Hydrotalcite-like compounds (HTlcs, also known as layered-double hydroxides, LDHs) stand for an important class of layered materials with host-guest structure. With increasing interest developed recently in the field of organic-inorganic nanocomposites, biomolecular-inorganic nanohybrids and other nanostructured materials, the research on layered hydroxide compounds has received much attention, due to their unique intercalation properties. The purpose of intercalating drugs into the layered structure of LDHs is to achieve sustained release and to diminish the negative physicochemical effects of the drugs. To achieve success in such applications, the crystalline and morphological properties of the materials need to be controlled and optimized, along with their chemical compositions.

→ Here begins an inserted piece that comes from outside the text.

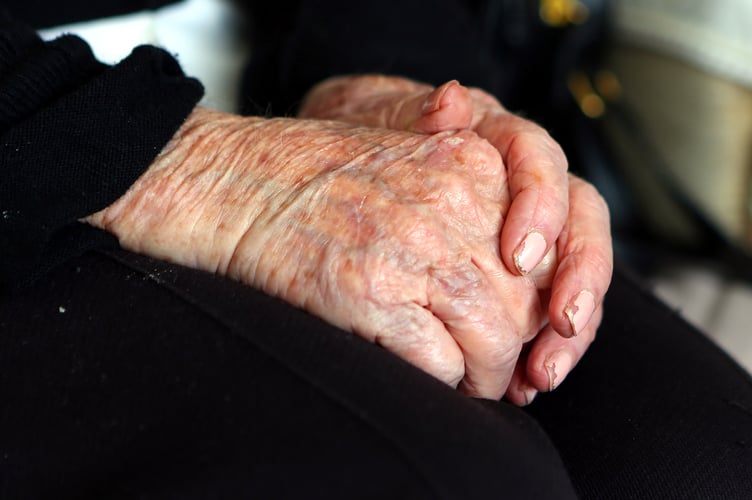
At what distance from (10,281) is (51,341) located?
67 mm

In this project, we have investigated the influence of experimental parameters at various stages on the properties of the formed drug-LDHs, which have then been correlated with their drug release behaviours. In particular, wet-chemical synthesis methods are used and the effects of solvent systems and synthesis conditions (e.g., temperature and pressure) have been studied in detail. The types of drug are varied widely from anti-inflammatory, anti-cancer, to metabolic drugs. It has been found that the size, size uniformity and dispersity of the formed drug-LDH composites in solution determine the inter-particle interactions upon drying. Two distinctive interactions are identified, face-to-face and edge-to-face among the plate-like particles. The former results in compact and oriented packing of individual platelets, therefore leading to a sustained drug release in general due to diffusion resistance. In contrast, the latter causes inter particle pores and a losing packing, which results in faster drug release from the solid matrix. Besides platelet-like morphology, we have also successfully fabricated unique coral-like LDH microspheres containing high drug loadings (ca. 30-50 wt%) in organic solvent/surfactant system. These microspheres are nonaggregated and can be potentially applied for intravenous drug injection. We have also developed a new method based on template-assisted route for the fabrication of LDH hollow nanospheres. Furthermore, drugs can be intercalated into these hollow nanospheres effectively for potential medical applications.